NIDAのプラディット学長は世論調査の公表を禁じたことを認め、この問題は汚職取締委が捜査中で、現時点で公表するのは不適切だと主張。また、軍政から公表を禁じるよう圧力がかかったという見方を否定した。軍政の報道官も世論調査の公表禁止を指示した事実はないと主張した。

辞任したアナン所長は2014年の反タクシン派政権デモに参加し、同年の軍事クーデターとその後の軍政に支持を表明していた。民主主義よりもエリート層による安定した統治を望む保守派とみられるが、政財界の浄化の期待をかけた軍政から汚職疑惑が浮上し、世論調査の結果も封印されたことで、軍政に幻滅したもようだ。

プラユット首相(元陸軍司令官、63)は元上司であるプラウィット副首相のスキャンダルを「個人的なことだ」と一蹴。アナン所長の辞任については「私に何の関係がある」と苦い表情で言い捨てた。

■軍政維持シナリオに影?

軍政は来年以降にタイミングをみて民政移管のための議会下院(定数500)総選挙を実施するとみられる。ただし、軍政が作成し、昨年4月に施行した新憲法では、国会は議会上院(定数250)と下院の2院政で、上院は当初の5年間、軍政による選任。このため、軍が一部の政党と手を組んで国会の過半数を制し、総選挙後も政権を維持することが可能性だ。
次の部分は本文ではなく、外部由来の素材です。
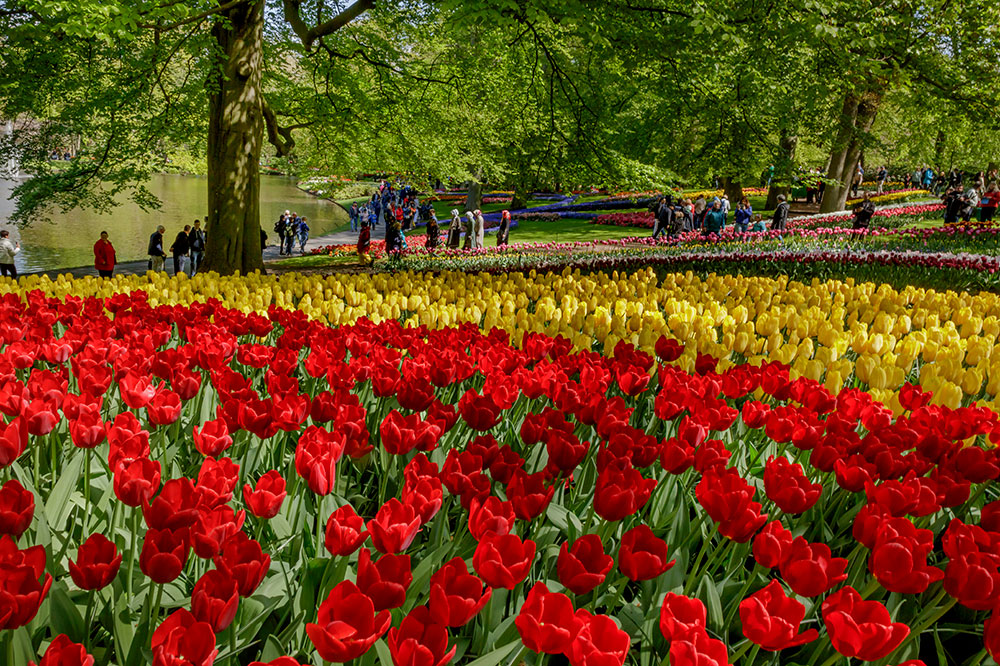 A sea of tulips at Keukenhof in Lisse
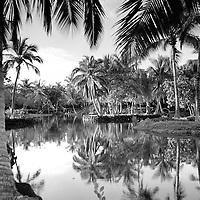 Kona Village Resort fish ponds.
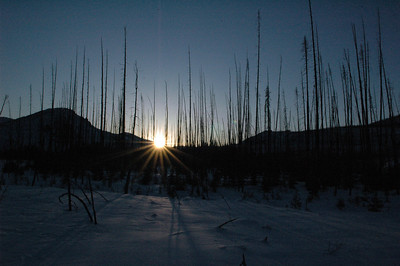 WHITE MOUNTAINS, ALASKA. The final glimmer of sunlight through a stand of barren trees.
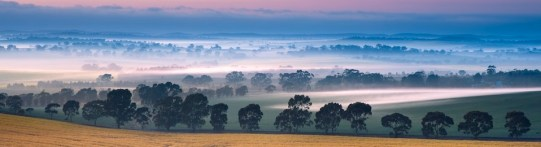 Sa Clare Valley shutterstock_124797922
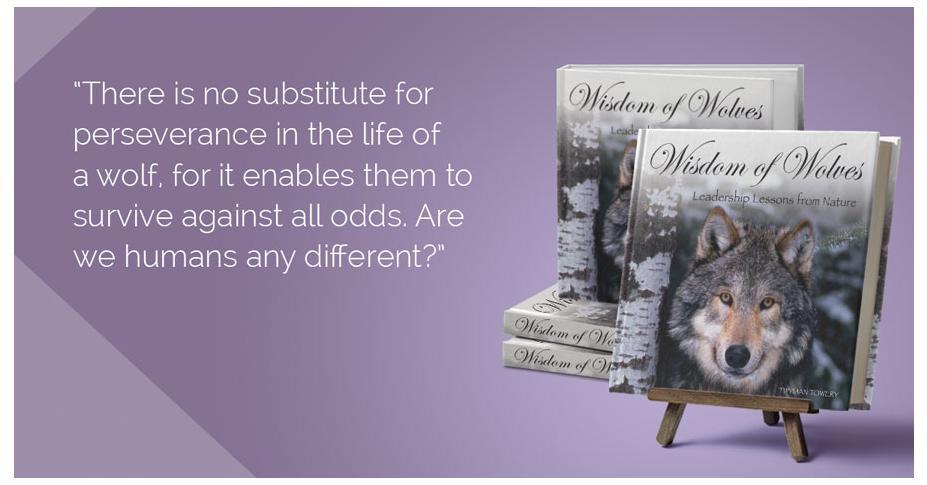 Wisdom of Wolves: Attitude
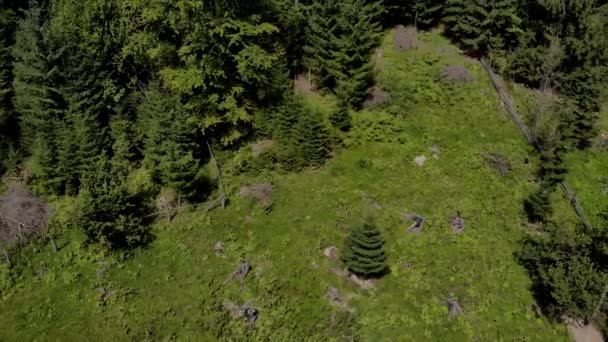 Spruce forest on a slope of Carpathian mountains.
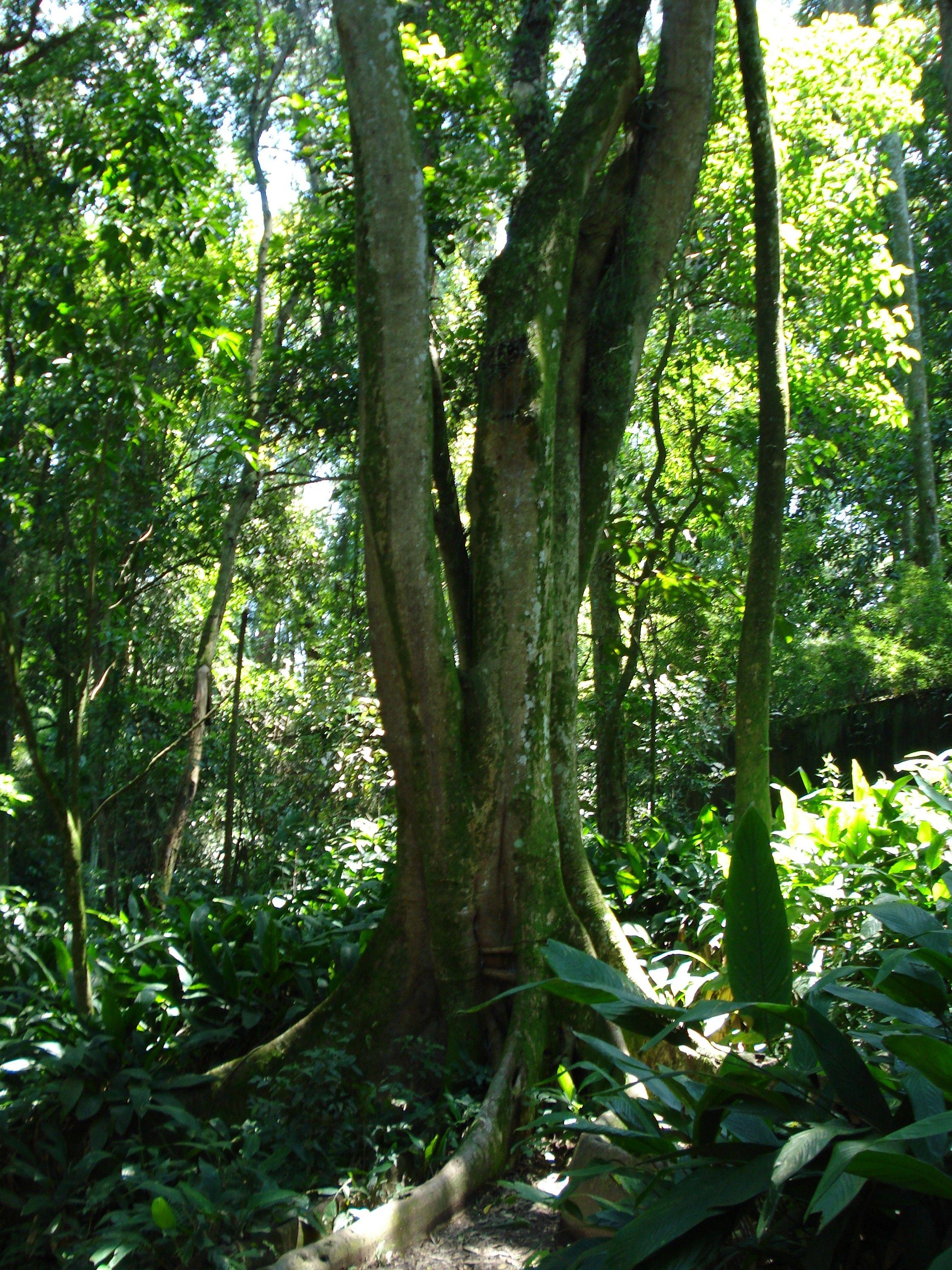 Wonderful Tree...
軍はこうしたシナリオを描いているとみられるが、プラウィット副首相のスキャンダルの処理を誤れば、絵に描いた餅になりかねない。実際、この問題が注目を浴びて以降の今月17―19日に私立バンコク大学が18歳以上のタイ人を対象に実施した世論調査(回答者1114人)では、「首相を選ぶ権利があったらプラユット首相を選ぶか」という質問に36.8%が「はい」、34.8%が「いいえ」と回答。2017年5月に実施した調査では、同じ質問への回答は「はい」52.8%、「いいえ」25.6%で、首相への支持は急速に落ちている。

また、今月24、25日にNIDAポールが18歳以上のタイ人を対象に実施した世論調査(回答者1250人)では、「政府に非正常で不透明なことが起きていると思う」との回答が76.3%、「汚職取締委の捜査に政府が介入する」との回答は61%に上った。